Hi all,
I’m working on a Bayesian ordinal regression model using brms to estimate coral bleaching severity levels (4 categories: None, Mild, Moderate, Severe) based on thermal stress.
My data consists of two subsets depending on their timing relative to the heat stress peak:
1. Pre-peak subset:
Bleaching reports recorded before the peak. Severity is modeled as a function of DHW (degree heating weeks):
SEVERITY_CODE ~ s(DHW, k = 10) + (1 | LOCATION)
2. Post-peak subset:
Reports recorded after the peak. Here, severity is modeled as a 2D smooth of MAX_ANNUAL_DHW (the maximum DHW of the year) and DAYS_FROM_MAX_DHW (the number of days since the DHW peak):
SEVERITY_CODE ~ t2(MAX_ANNUAL_DHW, DAYS_FROM_MAX_DHW) + (1 | LOCATION)
These are two different models with non-overlapping predictor spaces. However, I would expect their predictions to align at the transition point, specifically when DAYS_FROM_MAX_DHW = 0, where post-peak conditions are essentially equivalent to those just before the peak (i.e., similar severity predictions in the pre-peak and post-peak models for MAX_ANNUAL_DHW = DHW). However, this is not always the case in the model outputs. This mismatch likely arises because:
- The pre-peak model is fit on more data concentrated around observed DHW values
- The post-peak model spreads its data thin across a 2D predictor space, making DAYS_FROM_MAX_DHW = 0 potentially underrepresented or noisier.

### STORED ROWS
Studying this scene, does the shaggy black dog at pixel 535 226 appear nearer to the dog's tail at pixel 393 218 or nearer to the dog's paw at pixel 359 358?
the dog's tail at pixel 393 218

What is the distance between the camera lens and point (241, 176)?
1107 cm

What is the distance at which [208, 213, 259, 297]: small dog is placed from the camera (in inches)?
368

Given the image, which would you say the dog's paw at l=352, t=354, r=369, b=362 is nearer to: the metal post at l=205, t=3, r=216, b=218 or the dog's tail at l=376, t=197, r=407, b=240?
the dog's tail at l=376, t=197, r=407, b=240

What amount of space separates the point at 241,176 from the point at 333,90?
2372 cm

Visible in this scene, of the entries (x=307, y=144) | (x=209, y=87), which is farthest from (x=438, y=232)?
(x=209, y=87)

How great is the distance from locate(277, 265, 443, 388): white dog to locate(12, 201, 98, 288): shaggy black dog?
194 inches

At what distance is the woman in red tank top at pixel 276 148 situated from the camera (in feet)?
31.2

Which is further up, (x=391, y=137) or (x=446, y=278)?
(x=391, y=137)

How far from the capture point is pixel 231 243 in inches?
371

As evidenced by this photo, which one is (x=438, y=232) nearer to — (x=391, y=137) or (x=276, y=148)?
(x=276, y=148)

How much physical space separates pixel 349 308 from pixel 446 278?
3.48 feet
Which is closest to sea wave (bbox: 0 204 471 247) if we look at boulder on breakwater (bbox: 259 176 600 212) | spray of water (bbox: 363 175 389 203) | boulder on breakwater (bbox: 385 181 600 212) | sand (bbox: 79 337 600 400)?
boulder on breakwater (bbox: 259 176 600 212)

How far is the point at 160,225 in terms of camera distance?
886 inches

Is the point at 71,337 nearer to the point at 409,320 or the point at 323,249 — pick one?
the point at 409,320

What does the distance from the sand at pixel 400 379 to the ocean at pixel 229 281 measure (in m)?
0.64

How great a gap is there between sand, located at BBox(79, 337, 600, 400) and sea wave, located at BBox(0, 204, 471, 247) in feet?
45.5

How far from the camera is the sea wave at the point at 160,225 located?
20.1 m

---

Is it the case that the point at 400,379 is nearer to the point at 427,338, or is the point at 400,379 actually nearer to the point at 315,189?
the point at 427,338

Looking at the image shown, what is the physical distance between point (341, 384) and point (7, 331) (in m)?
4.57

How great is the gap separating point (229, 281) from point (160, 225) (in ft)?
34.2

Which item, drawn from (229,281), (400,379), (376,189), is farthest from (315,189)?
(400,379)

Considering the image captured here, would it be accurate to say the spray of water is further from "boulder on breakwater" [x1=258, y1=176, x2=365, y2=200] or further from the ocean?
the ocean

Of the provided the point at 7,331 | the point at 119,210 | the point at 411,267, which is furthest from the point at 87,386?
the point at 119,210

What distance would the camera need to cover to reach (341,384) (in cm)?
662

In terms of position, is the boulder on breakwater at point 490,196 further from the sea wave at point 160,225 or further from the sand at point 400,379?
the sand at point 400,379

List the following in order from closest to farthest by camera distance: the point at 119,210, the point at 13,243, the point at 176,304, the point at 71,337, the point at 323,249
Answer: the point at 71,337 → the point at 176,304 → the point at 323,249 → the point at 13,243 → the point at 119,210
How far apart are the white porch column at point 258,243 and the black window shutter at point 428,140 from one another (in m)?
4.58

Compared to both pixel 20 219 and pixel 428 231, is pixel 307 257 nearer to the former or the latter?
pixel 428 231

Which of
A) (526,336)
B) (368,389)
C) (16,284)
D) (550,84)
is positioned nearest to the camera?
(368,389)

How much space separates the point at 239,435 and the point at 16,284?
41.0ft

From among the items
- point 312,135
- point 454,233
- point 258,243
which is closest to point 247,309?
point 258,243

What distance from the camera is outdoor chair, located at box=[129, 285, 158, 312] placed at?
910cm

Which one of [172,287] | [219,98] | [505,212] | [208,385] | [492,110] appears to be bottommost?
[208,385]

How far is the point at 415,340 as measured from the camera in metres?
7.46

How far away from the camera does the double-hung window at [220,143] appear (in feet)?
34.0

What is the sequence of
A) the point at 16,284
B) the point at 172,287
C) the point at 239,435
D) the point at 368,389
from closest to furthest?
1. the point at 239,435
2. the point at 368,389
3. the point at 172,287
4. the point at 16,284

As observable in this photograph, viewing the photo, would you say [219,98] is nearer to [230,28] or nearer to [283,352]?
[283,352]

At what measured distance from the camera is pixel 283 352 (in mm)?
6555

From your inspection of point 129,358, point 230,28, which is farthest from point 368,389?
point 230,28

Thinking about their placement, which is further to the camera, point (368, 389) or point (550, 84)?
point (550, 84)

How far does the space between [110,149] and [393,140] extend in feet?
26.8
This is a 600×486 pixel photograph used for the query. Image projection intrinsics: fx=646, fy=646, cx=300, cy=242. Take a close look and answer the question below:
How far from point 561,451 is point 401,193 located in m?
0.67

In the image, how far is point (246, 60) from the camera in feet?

### EXERCISE GOAL
Extend the forum post above on modeling coral bleaching severity, picking up after its last sentence.

### EXERCISE RESPONSE
From an ecological standpoint, bleaching severity at DAYS_FROM_MAX_DHW = 0 (i.e., at peak heat stress) is a critical point of comparison across studies. Inconsistencies between the two models here undermine our ability to interpret severity transitions reliably and compare predictions across the entire heat stress trajectory.
How can I best ensure continuity between predictions from these two models around DAYS_FROM_MAX_DHW = 0, when DHW (pre-peak model) = MAX_ANNUAL_DHW (post-peak model) ?
Is there a better modeling framework or workaround to reconcile two different predictor spaces while maintaining ecological coherence in the outputs?
Any guidance - conceptual, statistical, or coding - would be incredibly helpful.
Thanks so much in advance!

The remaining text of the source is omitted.